Image : L'Aporie du réel, uneoeuvre de Léa P., dans sa série Arte Povera. Photo Philip Seelen.




Je dis occulte car je ne connais Bona que par nos mots et sa peinture, puisque Bona est peintre aussi, et pourtant, après ce nouvel écrit en partage d’une incantation poétique à la vie à la mort, je me sens plus proche de Bona que de beaucoup de gens de mon entourage, comme d’un frère d’esprit et de cœur qui finirait mes phrases et dont je devinerais la fin des siennes.
Fusion. – Le miracle de ce livre à la fois bref et très dense tient, je crois, à un mélange à tout moment surprenant de clairvoyance intelligente et de poussées pulsionnelles ou tripales, de pénétration critique pure de tout pédantisme et d’expérience intime de la création, d’un discours qui oscille lui-même entre confession et prône, invective et prière, analyse et effusion, et tout est là en puissance de ce qu’on sait ou qu’on sent du Caravage et de ses œuvres, disons plutôt de Michelangelo Merisi de Caravaggio, dit Le Caravage, en ses œuvres, et tout est là, tout est lié et relié, tout est religieux, tout est filtré par un amour plus fort que la mort dont l’art n’est qu’un résultat, tout sublime qu’il soit, cristal épuré de toute une vie de tourments et de turpitudes, de mouvements désordonnés apparemment mais à travers lesquels court un fil rouge – tout est ressaisi par dedans, puisque c’est lui qui parle, au seuil de ce dernier jour, face à la mer et à la mort, dans un torrent de mots qui résument une vie.
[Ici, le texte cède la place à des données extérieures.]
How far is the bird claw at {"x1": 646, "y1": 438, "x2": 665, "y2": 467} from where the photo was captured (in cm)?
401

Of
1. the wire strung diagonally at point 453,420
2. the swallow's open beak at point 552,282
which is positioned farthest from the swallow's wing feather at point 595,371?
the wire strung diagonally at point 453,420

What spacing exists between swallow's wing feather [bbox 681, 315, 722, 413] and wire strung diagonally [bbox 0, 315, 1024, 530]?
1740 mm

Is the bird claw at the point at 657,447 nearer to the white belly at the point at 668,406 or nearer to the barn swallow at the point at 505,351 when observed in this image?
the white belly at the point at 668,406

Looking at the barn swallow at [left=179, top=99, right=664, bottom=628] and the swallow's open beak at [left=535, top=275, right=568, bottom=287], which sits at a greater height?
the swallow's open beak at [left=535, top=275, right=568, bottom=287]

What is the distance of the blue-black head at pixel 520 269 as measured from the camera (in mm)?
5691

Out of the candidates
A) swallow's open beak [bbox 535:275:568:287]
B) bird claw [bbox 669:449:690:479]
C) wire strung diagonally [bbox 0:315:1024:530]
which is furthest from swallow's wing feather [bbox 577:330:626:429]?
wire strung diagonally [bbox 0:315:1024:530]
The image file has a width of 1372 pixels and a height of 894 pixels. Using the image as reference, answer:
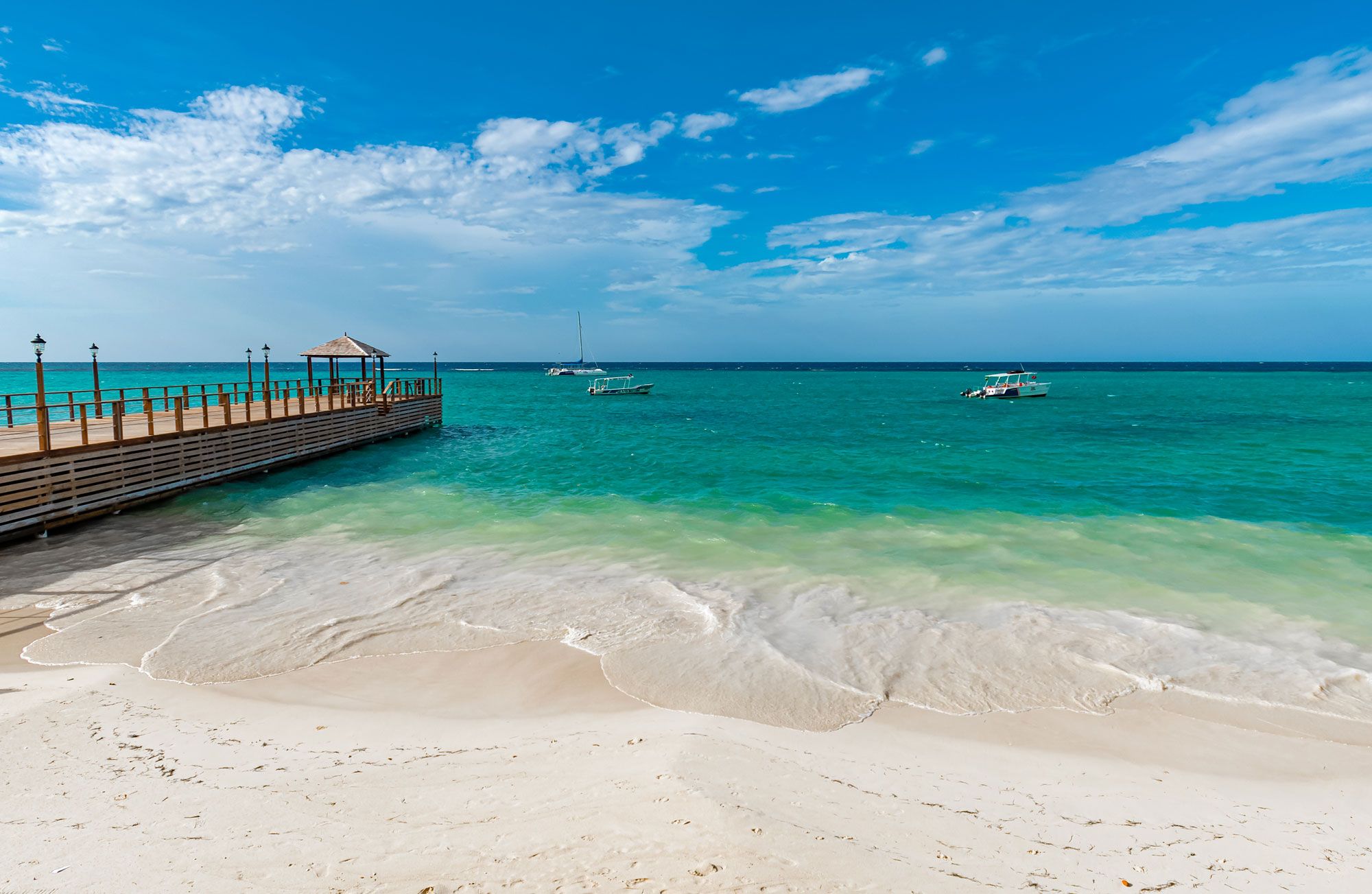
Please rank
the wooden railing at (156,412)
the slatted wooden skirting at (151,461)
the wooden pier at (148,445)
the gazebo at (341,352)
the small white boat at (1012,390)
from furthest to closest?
the small white boat at (1012,390) → the gazebo at (341,352) → the wooden railing at (156,412) → the wooden pier at (148,445) → the slatted wooden skirting at (151,461)

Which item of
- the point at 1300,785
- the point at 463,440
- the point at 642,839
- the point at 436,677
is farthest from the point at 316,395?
the point at 1300,785

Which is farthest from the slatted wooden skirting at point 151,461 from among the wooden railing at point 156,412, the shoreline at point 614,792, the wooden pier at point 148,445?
the shoreline at point 614,792

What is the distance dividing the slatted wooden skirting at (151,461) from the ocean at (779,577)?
52 centimetres

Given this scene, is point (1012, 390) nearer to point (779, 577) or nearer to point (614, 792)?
point (779, 577)

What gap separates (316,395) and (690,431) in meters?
18.3

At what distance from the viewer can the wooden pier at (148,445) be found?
12719 millimetres

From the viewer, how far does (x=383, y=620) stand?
29.0 feet

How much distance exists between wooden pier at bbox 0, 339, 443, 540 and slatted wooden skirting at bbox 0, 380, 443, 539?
20 millimetres

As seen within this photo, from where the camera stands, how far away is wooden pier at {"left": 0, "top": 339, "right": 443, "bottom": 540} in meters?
12.7

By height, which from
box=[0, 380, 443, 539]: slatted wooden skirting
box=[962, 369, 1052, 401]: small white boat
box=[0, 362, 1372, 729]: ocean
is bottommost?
box=[0, 362, 1372, 729]: ocean

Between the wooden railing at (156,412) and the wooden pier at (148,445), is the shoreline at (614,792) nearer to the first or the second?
the wooden pier at (148,445)

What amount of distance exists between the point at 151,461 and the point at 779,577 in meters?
15.0

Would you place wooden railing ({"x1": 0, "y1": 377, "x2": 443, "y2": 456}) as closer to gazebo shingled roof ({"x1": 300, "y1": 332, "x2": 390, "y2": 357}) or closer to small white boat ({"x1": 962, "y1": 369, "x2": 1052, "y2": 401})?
gazebo shingled roof ({"x1": 300, "y1": 332, "x2": 390, "y2": 357})

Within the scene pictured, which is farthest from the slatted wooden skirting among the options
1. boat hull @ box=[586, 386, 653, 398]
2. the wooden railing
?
boat hull @ box=[586, 386, 653, 398]
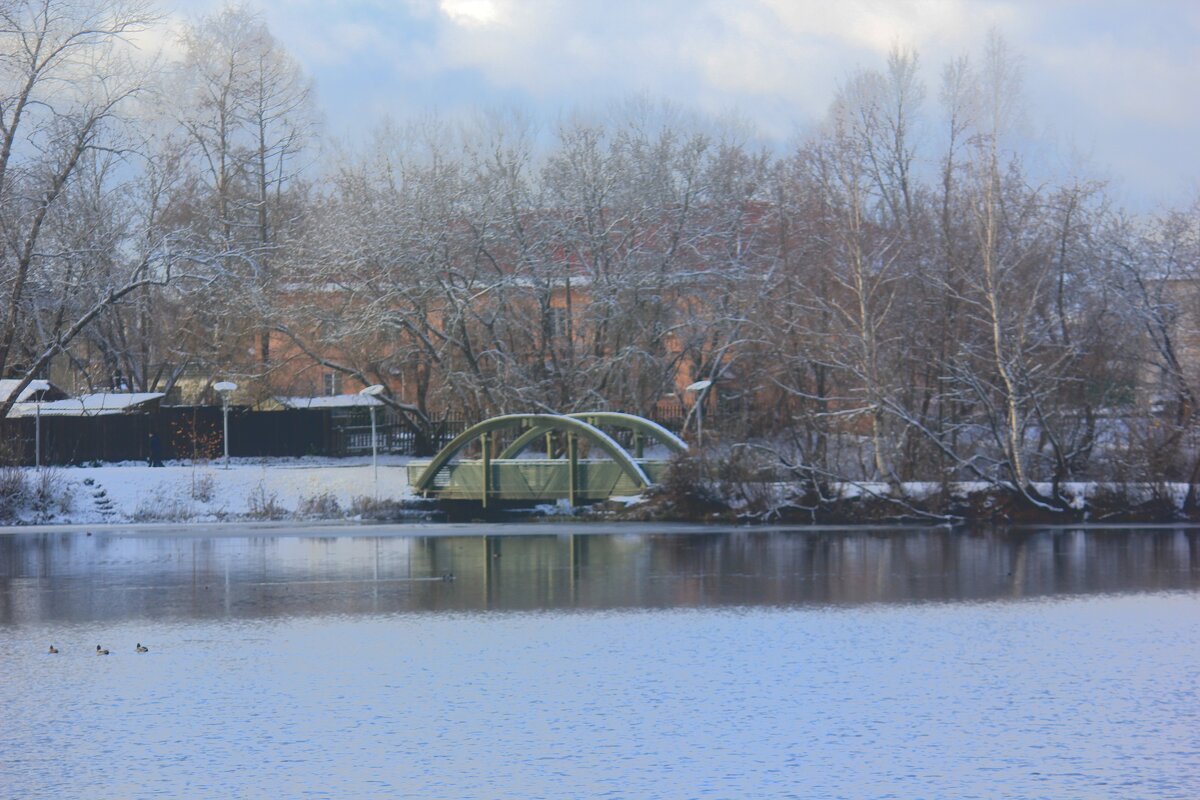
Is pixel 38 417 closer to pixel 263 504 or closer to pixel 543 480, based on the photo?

Passion. – Je ne sais combien de vies ont été vécues par le compère Bona, ce ne sont pas des choses qui se comptent, mais ce qui est sûr est que c'est comme si ce Congolais aux passions multiples, citant Cendrars comme il évoque Gesualdo ou saint Philippe Neri, poètes et penseurs de partout et de tous les temps, avait tout compris de ce qui compte vraiment. À savoir qu’un grand artiste n’a de comptes à rendre à qui que ce soit n’étaient deux ou trois personnes en une, pour parler chrétien, car c’est en chrétien que nous parle bel et bien ici Le Caravage, si révolté qu’il soit contre les curies et les aigres docteurs de la Loi.
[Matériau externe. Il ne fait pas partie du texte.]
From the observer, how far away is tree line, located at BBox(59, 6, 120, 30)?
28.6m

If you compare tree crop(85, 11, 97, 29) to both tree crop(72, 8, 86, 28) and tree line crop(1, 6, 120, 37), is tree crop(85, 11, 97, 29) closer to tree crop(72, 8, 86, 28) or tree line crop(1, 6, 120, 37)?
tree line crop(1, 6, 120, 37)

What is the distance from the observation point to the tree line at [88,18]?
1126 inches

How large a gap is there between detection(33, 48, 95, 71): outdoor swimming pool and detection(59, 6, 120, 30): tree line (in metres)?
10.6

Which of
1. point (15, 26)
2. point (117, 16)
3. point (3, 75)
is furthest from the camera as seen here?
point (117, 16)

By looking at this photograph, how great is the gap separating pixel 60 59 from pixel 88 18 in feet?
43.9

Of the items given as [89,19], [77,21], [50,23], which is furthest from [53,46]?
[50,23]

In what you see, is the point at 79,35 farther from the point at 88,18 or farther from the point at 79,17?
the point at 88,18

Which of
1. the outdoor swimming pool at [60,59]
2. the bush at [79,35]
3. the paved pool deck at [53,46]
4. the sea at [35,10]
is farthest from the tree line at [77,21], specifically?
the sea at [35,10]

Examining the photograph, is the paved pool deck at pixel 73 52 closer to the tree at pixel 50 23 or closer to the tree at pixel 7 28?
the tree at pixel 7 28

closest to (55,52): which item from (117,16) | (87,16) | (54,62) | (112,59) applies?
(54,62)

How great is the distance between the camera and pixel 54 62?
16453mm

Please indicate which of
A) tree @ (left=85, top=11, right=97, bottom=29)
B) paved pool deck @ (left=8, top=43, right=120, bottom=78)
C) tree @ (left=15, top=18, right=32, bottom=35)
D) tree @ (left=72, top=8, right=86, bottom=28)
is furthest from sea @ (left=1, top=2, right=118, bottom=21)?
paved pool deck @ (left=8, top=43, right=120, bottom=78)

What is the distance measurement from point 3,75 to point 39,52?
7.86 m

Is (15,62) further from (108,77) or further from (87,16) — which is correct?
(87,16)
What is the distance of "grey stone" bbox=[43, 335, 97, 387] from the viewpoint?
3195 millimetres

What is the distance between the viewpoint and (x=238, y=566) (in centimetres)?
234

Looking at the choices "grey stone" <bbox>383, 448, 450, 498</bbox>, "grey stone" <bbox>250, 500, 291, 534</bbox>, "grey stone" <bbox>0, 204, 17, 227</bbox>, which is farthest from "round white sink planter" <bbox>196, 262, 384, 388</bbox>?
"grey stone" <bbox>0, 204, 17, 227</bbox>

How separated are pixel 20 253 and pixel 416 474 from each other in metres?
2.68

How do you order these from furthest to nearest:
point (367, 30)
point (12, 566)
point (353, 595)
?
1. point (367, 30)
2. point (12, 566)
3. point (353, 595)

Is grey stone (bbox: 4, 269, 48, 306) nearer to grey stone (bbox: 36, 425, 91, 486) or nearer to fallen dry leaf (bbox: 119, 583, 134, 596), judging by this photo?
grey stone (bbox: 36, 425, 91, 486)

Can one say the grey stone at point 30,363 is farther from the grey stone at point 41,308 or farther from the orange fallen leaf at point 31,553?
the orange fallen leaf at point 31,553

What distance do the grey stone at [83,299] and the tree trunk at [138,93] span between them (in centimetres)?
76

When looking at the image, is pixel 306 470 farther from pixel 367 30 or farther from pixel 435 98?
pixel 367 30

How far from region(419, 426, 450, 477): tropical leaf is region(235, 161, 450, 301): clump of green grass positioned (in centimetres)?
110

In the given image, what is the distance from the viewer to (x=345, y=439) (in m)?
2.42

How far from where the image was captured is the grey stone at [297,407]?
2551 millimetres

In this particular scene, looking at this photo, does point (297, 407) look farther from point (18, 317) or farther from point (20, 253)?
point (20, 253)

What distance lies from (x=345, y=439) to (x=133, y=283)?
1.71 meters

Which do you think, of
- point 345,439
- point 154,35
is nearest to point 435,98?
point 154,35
Sa peinture, tissée de ténèbres et de lumière, exprime évidemment les ténèbres et les lumières d’une vie, mais l’intuition baudelairienne de Bona Mangangu lui fait dépasser l’opposition conventionnelle de ténèbres toutes mauvaises dont triompherait la lumière toute bonne, en pétrissant ses ténèbres de lumière et en humanisant celle-ci. La tendresse est un élément, à mi-chemin de l‘amour terrestre et du détachement, qui baigne la parole du Caravage en ce dernier jour, où la mélancolie a sa part aussi, comme la sensualité revisitée sans relents moralisants, alors que le ressouvenir du crime ravive la blessure, au tréfonds de la conscience, d’un acte irréparable.
Baudelaire rôde dans ces pages, mais aussi Bloy, Barbey, Dante aussi dans la vision claire-obscure et le double recours à l’Elu et à une présence féminine un peu lointaine mais pure, un peu ténue mais d’autant plus présente et apaisante au milieu des beaux garçons fessus que le narcissisme masculin multiplie à l’envi, sans parler des amitiés chastes que le poète chante autant qu'il chante Rome et ses filles de joie.
Enfin, c’est un livre du recours ultime que ce Dernier jour du Caravage, qui dégage une voix émouvante d’un chaos puissamment évocateur de nos temps actuels.